Set exercise: Your job is to restate each entry word for word.
Begin Data provided
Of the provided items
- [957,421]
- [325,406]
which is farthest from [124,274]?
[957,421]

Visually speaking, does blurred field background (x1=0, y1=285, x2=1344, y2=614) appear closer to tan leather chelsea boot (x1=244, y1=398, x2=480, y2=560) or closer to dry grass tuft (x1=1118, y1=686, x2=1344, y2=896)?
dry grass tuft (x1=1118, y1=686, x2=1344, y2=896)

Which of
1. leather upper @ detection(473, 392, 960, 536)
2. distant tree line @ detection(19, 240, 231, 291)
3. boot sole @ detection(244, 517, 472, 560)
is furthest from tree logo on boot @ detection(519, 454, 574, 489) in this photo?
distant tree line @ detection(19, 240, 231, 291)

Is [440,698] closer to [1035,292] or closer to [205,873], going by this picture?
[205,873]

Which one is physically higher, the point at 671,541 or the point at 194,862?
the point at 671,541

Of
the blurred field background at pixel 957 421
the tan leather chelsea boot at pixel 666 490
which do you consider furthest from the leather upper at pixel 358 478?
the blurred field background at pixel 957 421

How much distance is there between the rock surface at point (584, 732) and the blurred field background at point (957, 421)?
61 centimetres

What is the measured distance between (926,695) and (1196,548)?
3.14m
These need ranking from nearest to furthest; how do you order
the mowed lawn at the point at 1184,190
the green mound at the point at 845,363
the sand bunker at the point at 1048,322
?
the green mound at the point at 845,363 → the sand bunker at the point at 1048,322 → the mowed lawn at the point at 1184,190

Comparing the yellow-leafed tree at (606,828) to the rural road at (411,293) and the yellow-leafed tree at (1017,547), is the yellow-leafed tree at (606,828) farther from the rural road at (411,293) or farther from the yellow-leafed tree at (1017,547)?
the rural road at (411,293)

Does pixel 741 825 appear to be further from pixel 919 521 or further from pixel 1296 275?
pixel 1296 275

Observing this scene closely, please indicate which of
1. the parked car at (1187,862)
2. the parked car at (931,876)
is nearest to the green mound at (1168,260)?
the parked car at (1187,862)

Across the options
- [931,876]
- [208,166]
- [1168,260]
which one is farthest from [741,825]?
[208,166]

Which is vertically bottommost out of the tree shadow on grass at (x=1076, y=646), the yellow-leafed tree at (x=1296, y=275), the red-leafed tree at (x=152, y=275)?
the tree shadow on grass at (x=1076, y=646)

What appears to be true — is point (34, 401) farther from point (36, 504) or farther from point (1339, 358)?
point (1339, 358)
End Data provided
Reply:
Of the provided items
- [957,421]
- [325,406]
which is farthest from [124,274]?
[957,421]

Visually speaking, does blurred field background (x1=0, y1=285, x2=1344, y2=614) appear closer to tan leather chelsea boot (x1=244, y1=398, x2=480, y2=560) or closer to dry grass tuft (x1=1118, y1=686, x2=1344, y2=896)?
dry grass tuft (x1=1118, y1=686, x2=1344, y2=896)

Which of
1. leather upper @ detection(473, 392, 960, 536)
2. distant tree line @ detection(19, 240, 231, 291)
3. boot sole @ detection(244, 517, 472, 560)
is furthest from tree logo on boot @ detection(519, 454, 574, 489) in this photo?
distant tree line @ detection(19, 240, 231, 291)

Is [440,698] closer to [1035,292] or closer to [205,873], going by this picture?
[205,873]

Which one is physically higher, the point at 671,541 or the point at 194,862?
the point at 671,541

Of
the blurred field background at pixel 957 421
the tan leather chelsea boot at pixel 666 490
which do you consider furthest from the leather upper at pixel 358 478?
the blurred field background at pixel 957 421

How much distance is there between the rock surface at point (584, 732) and the blurred field background at point (957, 421)?
61 centimetres

What is the measured distance between (926,695) and (1196,548)?
3.14m
These need ranking from nearest to furthest; how do you order
the mowed lawn at the point at 1184,190
the green mound at the point at 845,363
the sand bunker at the point at 1048,322
?
the green mound at the point at 845,363 → the sand bunker at the point at 1048,322 → the mowed lawn at the point at 1184,190

Comparing the yellow-leafed tree at (606,828) to the rural road at (411,293) and the yellow-leafed tree at (1017,547), is the yellow-leafed tree at (606,828) farther from the rural road at (411,293) or farther from the yellow-leafed tree at (1017,547)?
the rural road at (411,293)

Does pixel 741 825 appear to be further from pixel 919 521 or further from pixel 1296 275?
pixel 1296 275

Observing this scene closely, please indicate which of
1. the parked car at (1187,862)
2. the parked car at (931,876)
is nearest to the green mound at (1168,260)?
the parked car at (1187,862)

Across the options
- [931,876]
- [208,166]
- [1168,260]
which one is farthest from [741,825]?
[208,166]

Which is vertically bottommost out of the tree shadow on grass at (x=1076, y=646), the yellow-leafed tree at (x=1296, y=275), the red-leafed tree at (x=152, y=275)?
the tree shadow on grass at (x=1076, y=646)

What appears to be true — is point (34, 401) farther from point (36, 504) or farther from point (1339, 358)?
point (1339, 358)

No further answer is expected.